System Design Fundamentals

The Building Blocks of a System

18 min Lesson 8 of 10

The Building Blocks of a System

Every large-scale system — whether it serves ten million users or processes billions of events per day — is assembled from a small, well-understood set of components. Knowing what each component does, why you would reach for it, and what trade-offs it carries is the difference between a system that holds up under pressure and one that collapses. This lesson gives you that toolbox.

The Canonical Five

Before we dive into each component, look at how they fit together in a typical read-heavy web application:

How the five core building blocks fit together in a typical read-heavy web application.

1. Load Balancer

A load balancer sits in front of a pool of servers and distributes incoming requests so that no single server becomes a bottleneck. It also serves as the single public entry point, hiding internal topology from clients.

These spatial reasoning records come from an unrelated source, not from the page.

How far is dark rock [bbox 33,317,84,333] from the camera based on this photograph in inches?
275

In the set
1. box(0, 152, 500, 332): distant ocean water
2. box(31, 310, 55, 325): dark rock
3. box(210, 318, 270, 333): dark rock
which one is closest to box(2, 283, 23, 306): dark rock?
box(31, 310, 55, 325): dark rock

Layer 4 (transport): Routes by IP/port — extremely fast, but cannot inspect request content.
Layer 7 (application): Routes by URL, header, or cookie — can do path-based routing (e.g., /api/* → service A, /static/* → service B) and SSL termination.
Algorithms: round-robin, least-connections, IP-hash (sticky sessions), weighted.

Health checks matter. A load balancer continuously probes each backend. When a server fails its health check, the load balancer stops sending it traffic — no manual intervention required. This is the foundation of high availability.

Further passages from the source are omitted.